Segment Start: Task material
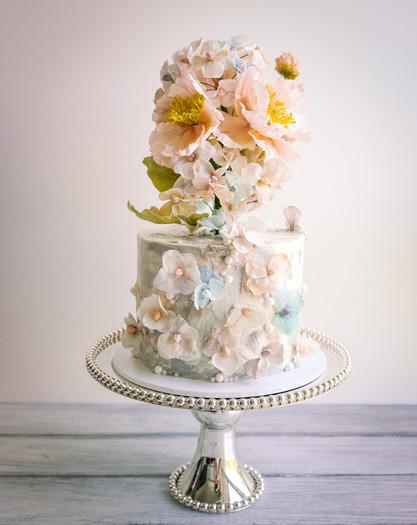 Sugar wildflowers cake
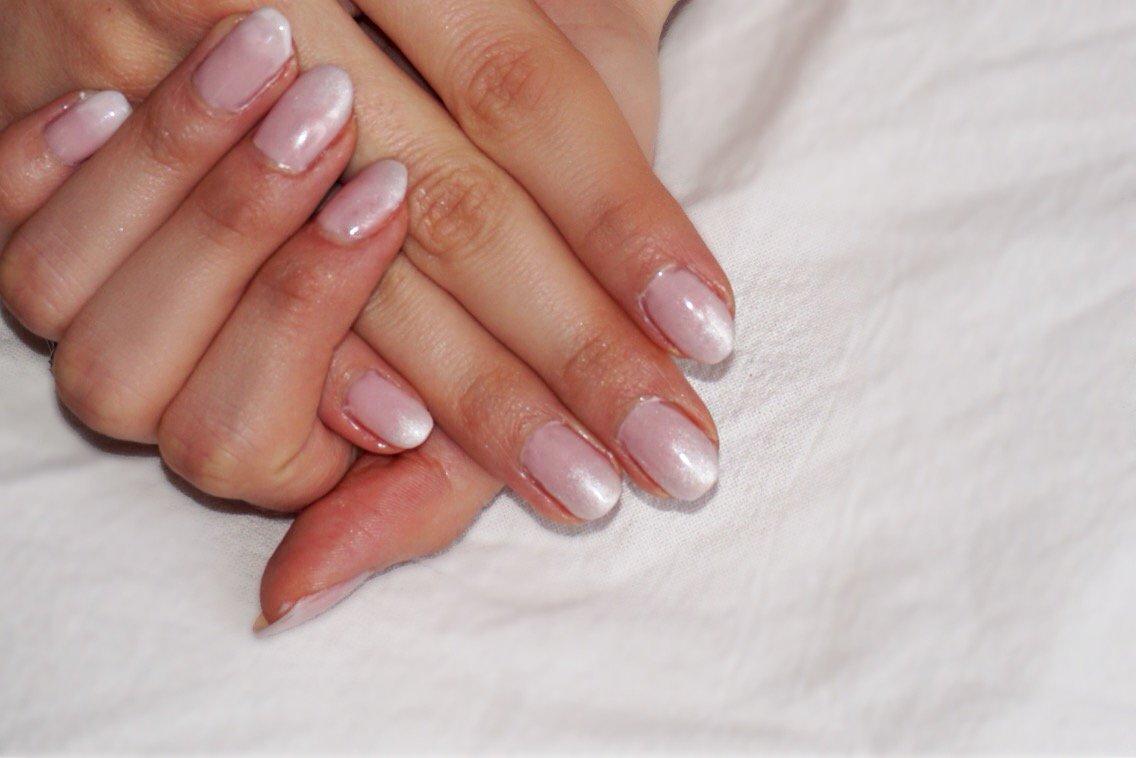 #Vernis &amp; ombre à paupière: voici comment faire un #nailart baby boomer  http:// goo.gl/E8CRfX  &nbsp;   #nails #ongles #Nail #beauté <br>http://pic.twitter.com/vdwNtOljr6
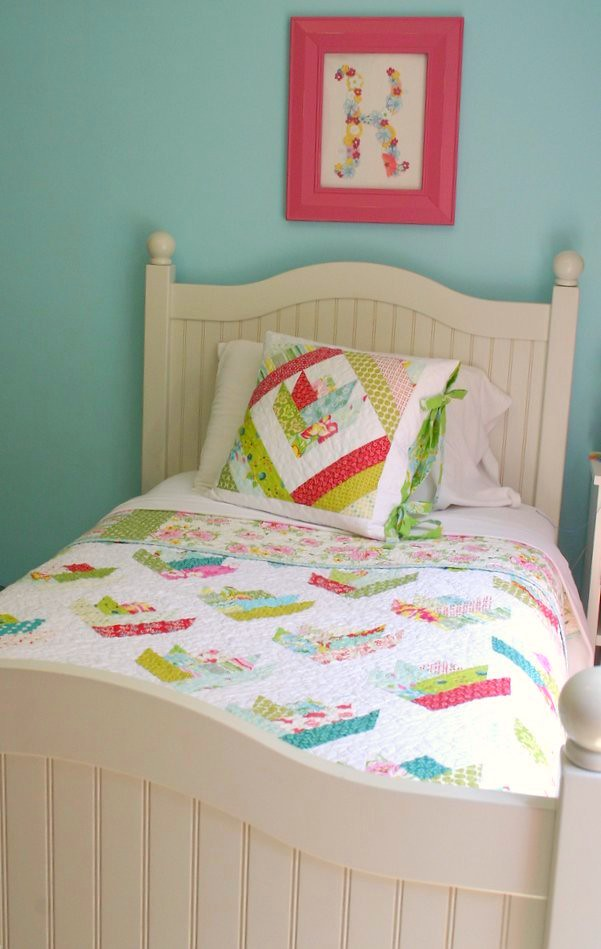 Floral Bouquet Quilt - on bed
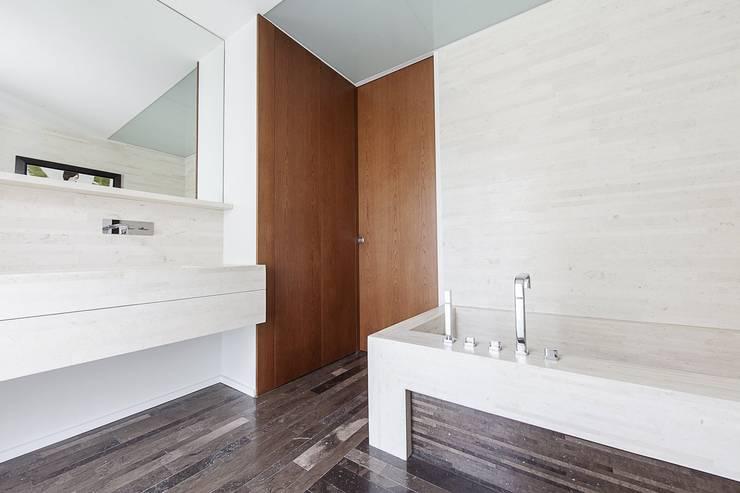 Homify casa v a piastrelle bagno dorate vadeburg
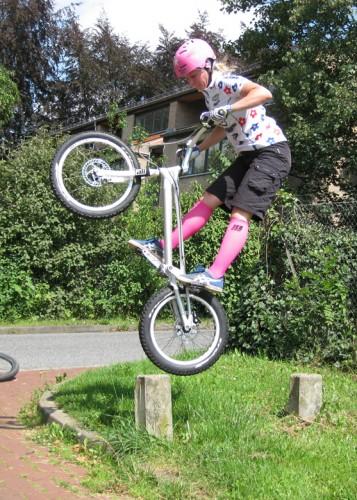 Ui, macht das Spaß! Im Basislager sind für Ann-Christin Gleichgewichtsübungen auf dem Hinterrad angesagt. Foto: S. Granzow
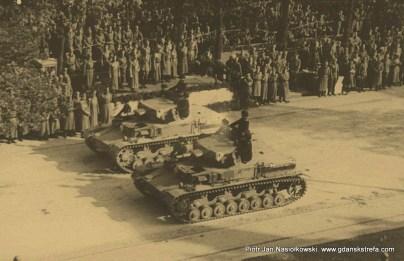 Niemieckie czołgi defilujące przed Adolfem Hitlerem
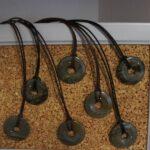 Donut-Scheiben auf einem Lederband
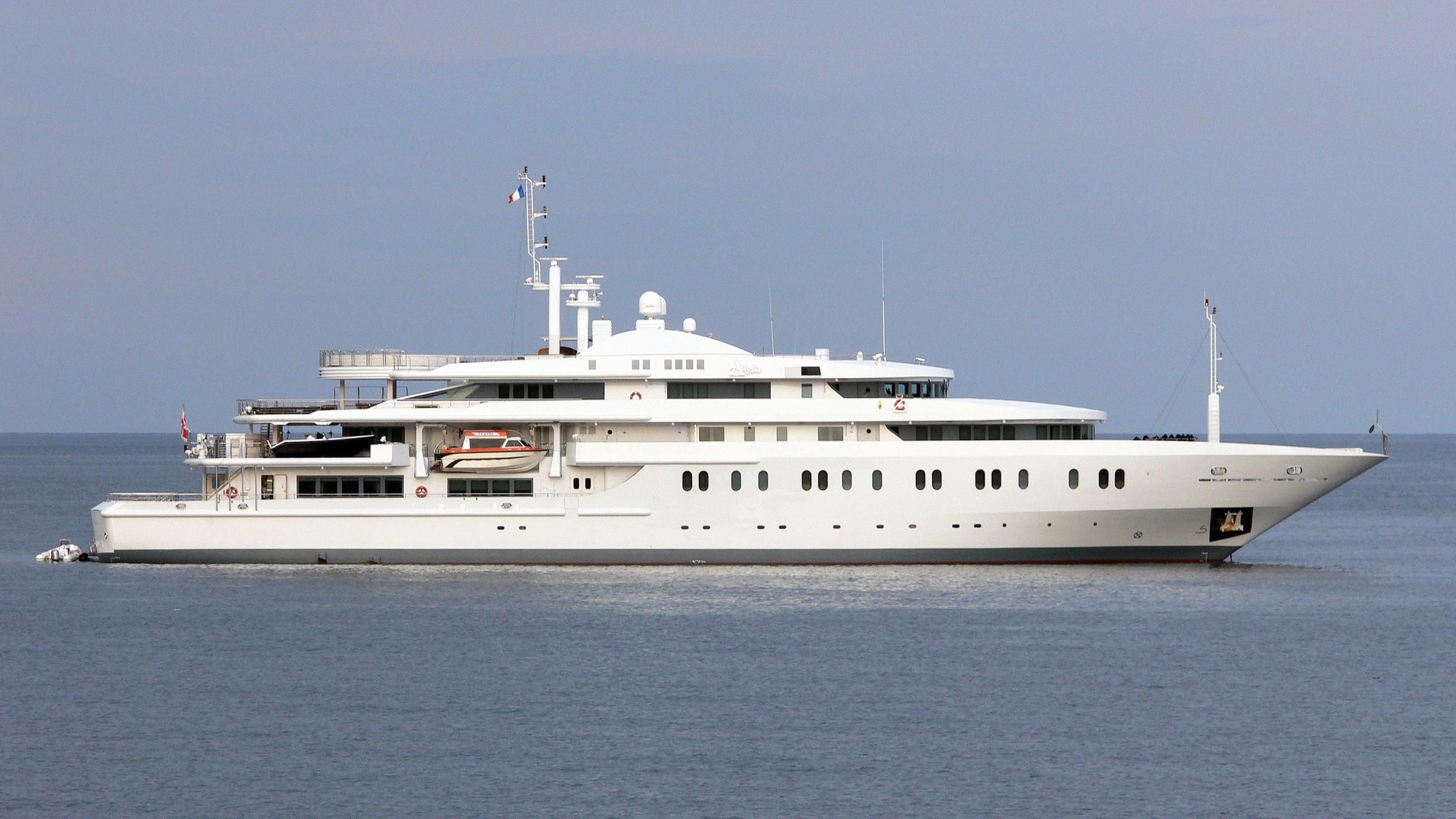 moonlight-ii-motor-yacht-neorion-2005-91m-profile-before-refit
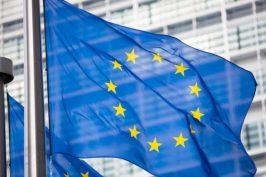 bandiera-europea-europa-by-andrey-kuzmin-fotolia-750-e1484823266917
Segment End: Task material
* Problem to solve
Every line above goes into the copy unchanged; the pictures do not.

* Answer to this task
 Sugar wildflowers cake
 #Vernis &amp; ombre à paupière: voici comment faire un #nailart baby boomer  http:// goo.gl/E8CRfX  &nbsp;   #nails #ongles #Nail #beauté <br>http://pic.twitter.com/vdwNtOljr6
 Floral Bouquet Quilt - on bed
 Homify casa v a piastrelle bagno dorate vadeburg
 Ui, macht das Spaß! Im Basislager sind für Ann-Christin Gleichgewichtsübungen auf dem Hinterrad angesagt. Foto: S. Granzow
 Niemieckie czołgi defilujące przed Adolfem Hitlerem
 Donut-Scheiben auf einem Lederband
 moonlight-ii-motor-yacht-neorion-2005-91m-profile-before-refit
 bandiera-europea-europa-by-andrey-kuzmin-fotolia-750-e1484823266917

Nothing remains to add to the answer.